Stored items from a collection
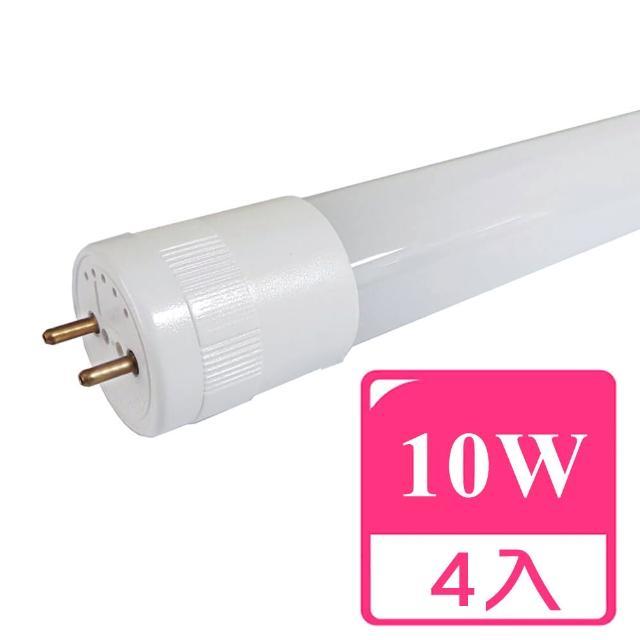 【旭光】LED 10W ET8-2FT 2呎綠能超廣角燈管-4入 6000K晝光色(免換燈具直接取代T8傳統燈管)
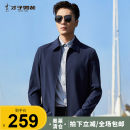 Jacket Tries / talent Fashion City Dark blue gray black M L XL 3XL XXL 4XL routine standard Other leisure autumn 22211E0721AL Polyester fiber 94.00% polyurethane elastic fiber (spandex) 6.00% Long sleeves Wear out Lapel Business Casual youth routine Zipper placket No iron treatment Closing sleeve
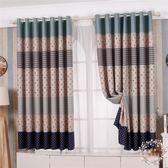 交換禮物-艾尚品格全遮光短簾布藝短窗簾簾子客廳臥室成品田園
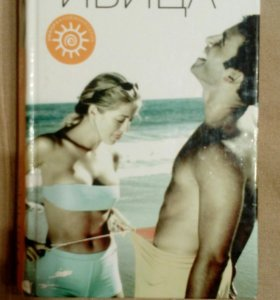 Книга Ибица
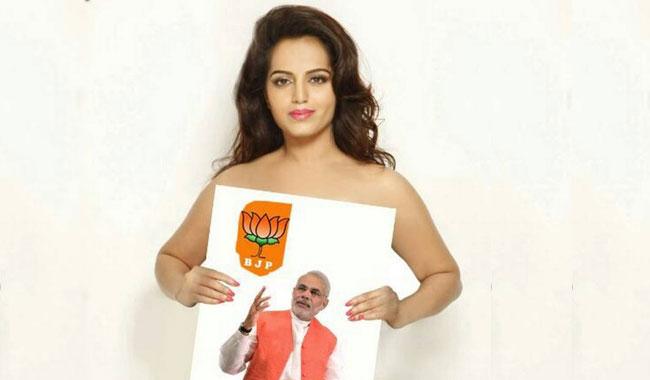 India Tv - Meghna 3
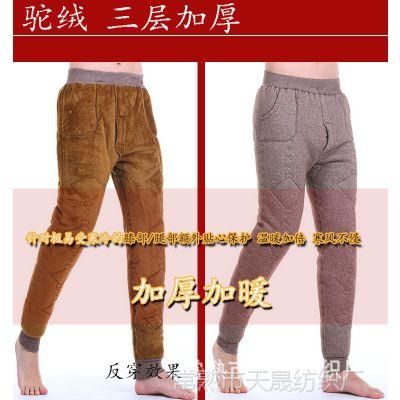 三层加厚驼绒裤男士保暖裤批发 加肥加厚中老年羊驼绒保暖裤厂家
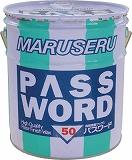 日本マルセル パスワード50 101033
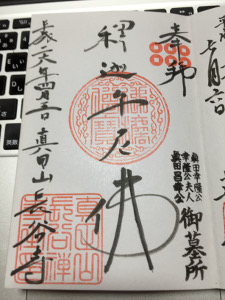 blog_2016_04_06_15.jpg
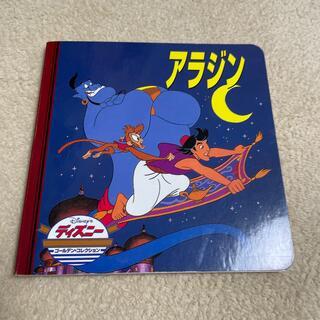 ディズニー(Disney)のディズニー アラジン(絵本/児童書)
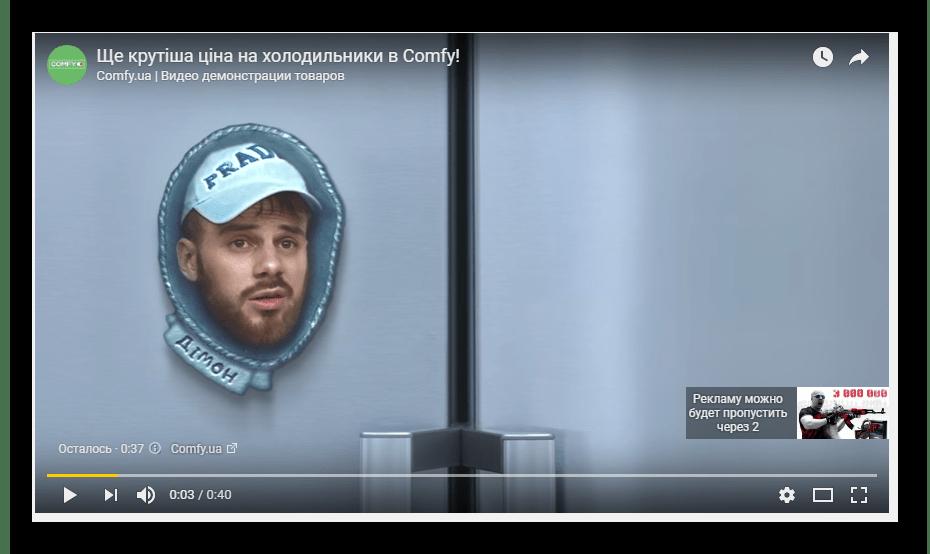 Реклама перед началом ролика YouTube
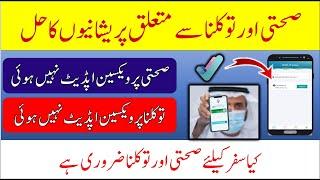 Vaccine status not showing in tawakalna and Sehatty | Shatty application showing error | Saudi Info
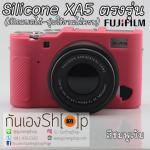 เคสซิลิโคนยาง Fuji XA5 Silicone Case XA5 ตรงรุ่น ใช้งานได้ครบทุกปุ่ม สีชมพูเข้ม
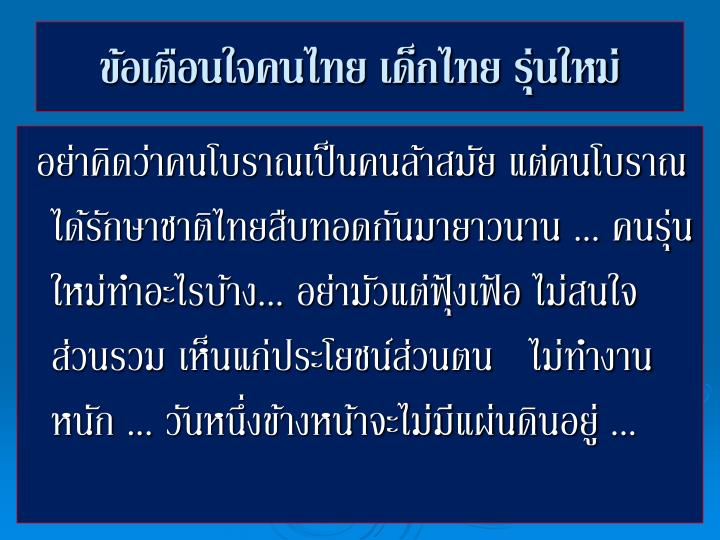 ข้อเตือนใจคนไทย เด็กไทย รุ่นใหม่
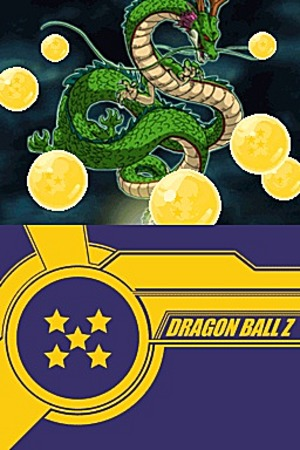 Dragon Ball Supersonic Warriors 2 Ssw2ds100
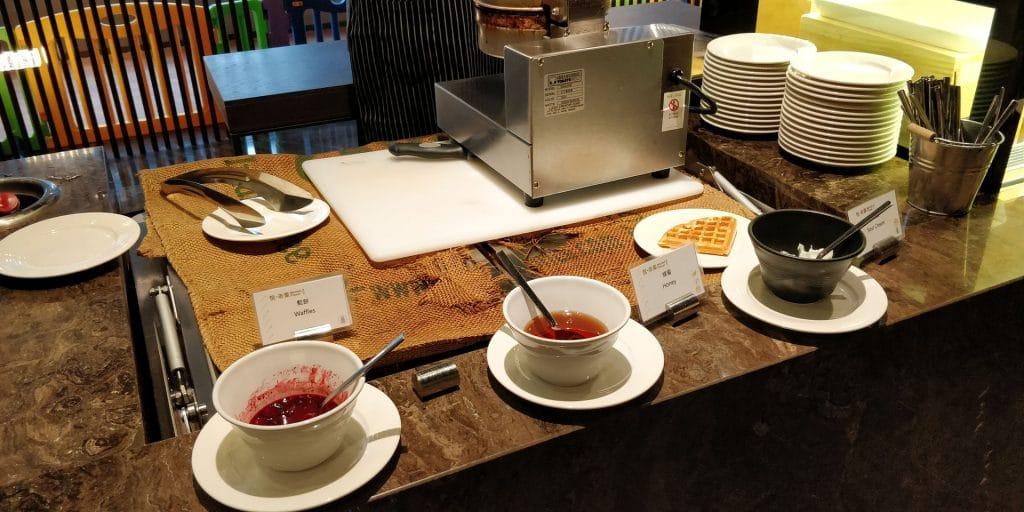 Hilton Taipei Sinban Frühstück 6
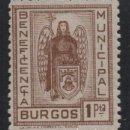Sellos: BURGOS, 1 PTA,. -BENEFICENCIA MUNICIPAL, VER FOTO. Lote 137777962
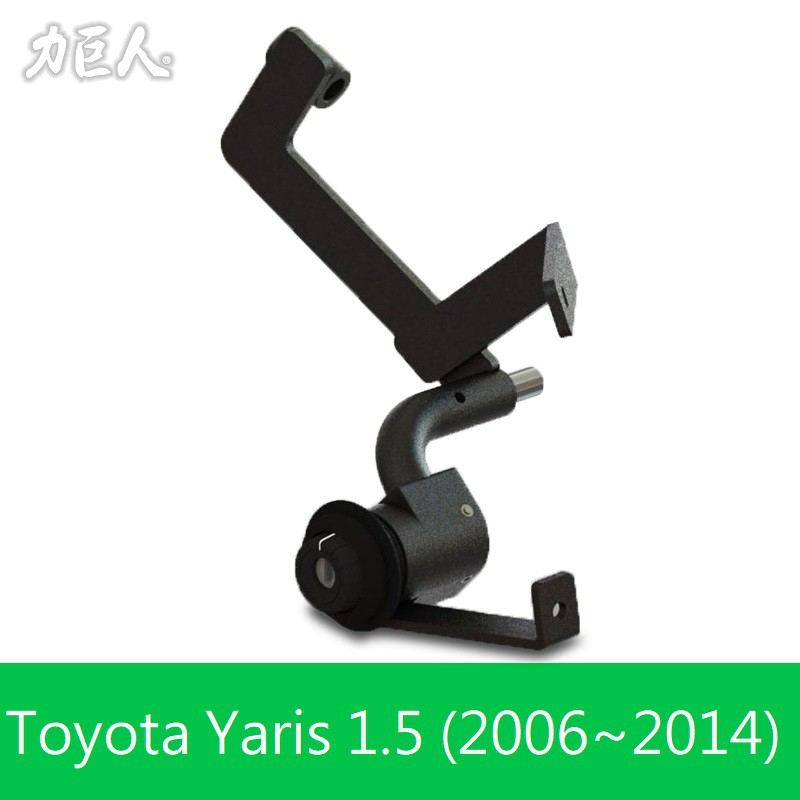 力巨人 隱藏式排檔鎖 Toyota Yaris (2006年至2014年)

* **WORK TO COMPLETE**
Reproduce the records above exactly, excluding every picture.

* **COMPLETED TASK**
 【旭光】LED 10W ET8-2FT 2呎綠能超廣角燈管-4入 6000K晝光色(免換燈具直接取代T8傳統燈管)
 Jacket Tries / talent Fashion City Dark blue gray black M L XL 3XL XXL 4XL routine standard Other leisure autumn 22211E0721AL Polyester fiber 94.00% polyurethane elastic fiber (spandex) 6.00% Long sleeves Wear out Lapel Business Casual youth routine Zipper placket No iron treatment Closing sleeve
 交換禮物-艾尚品格全遮光短簾布藝短窗簾簾子客廳臥室成品田園
 Книга Ибица
 India Tv - Meghna 3
 三层加厚驼绒裤男士保暖裤批发 加肥加厚中老年羊驼绒保暖裤厂家
 日本マルセル パスワード50 101033
 blog_2016_04_06_15.jpg
 ディズニー(Disney)のディズニー アラジン(絵本/児童書)
 Реклама перед началом ролика YouTube
 Vaccine status not showing in tawakalna and Sehatty | Shatty application showing error | Saudi Info
 เคสซิลิโคนยาง Fuji XA5 Silicone Case XA5 ตรงรุ่น ใช้งานได้ครบทุกปุ่ม สีชมพูเข้ม
 ข้อเตือนใจคนไทย เด็กไทย รุ่นใหม่
 Dragon Ball Supersonic Warriors 2 Ssw2ds100
 Hilton Taipei Sinban Frühstück 6
Sellos: BURGOS, 1 PTA,. -BENEFICENCIA MUNICIPAL, VER FOTO. Lote 137777962
 力巨人 隱藏式排檔鎖 Toyota Yaris (2006年至2014年)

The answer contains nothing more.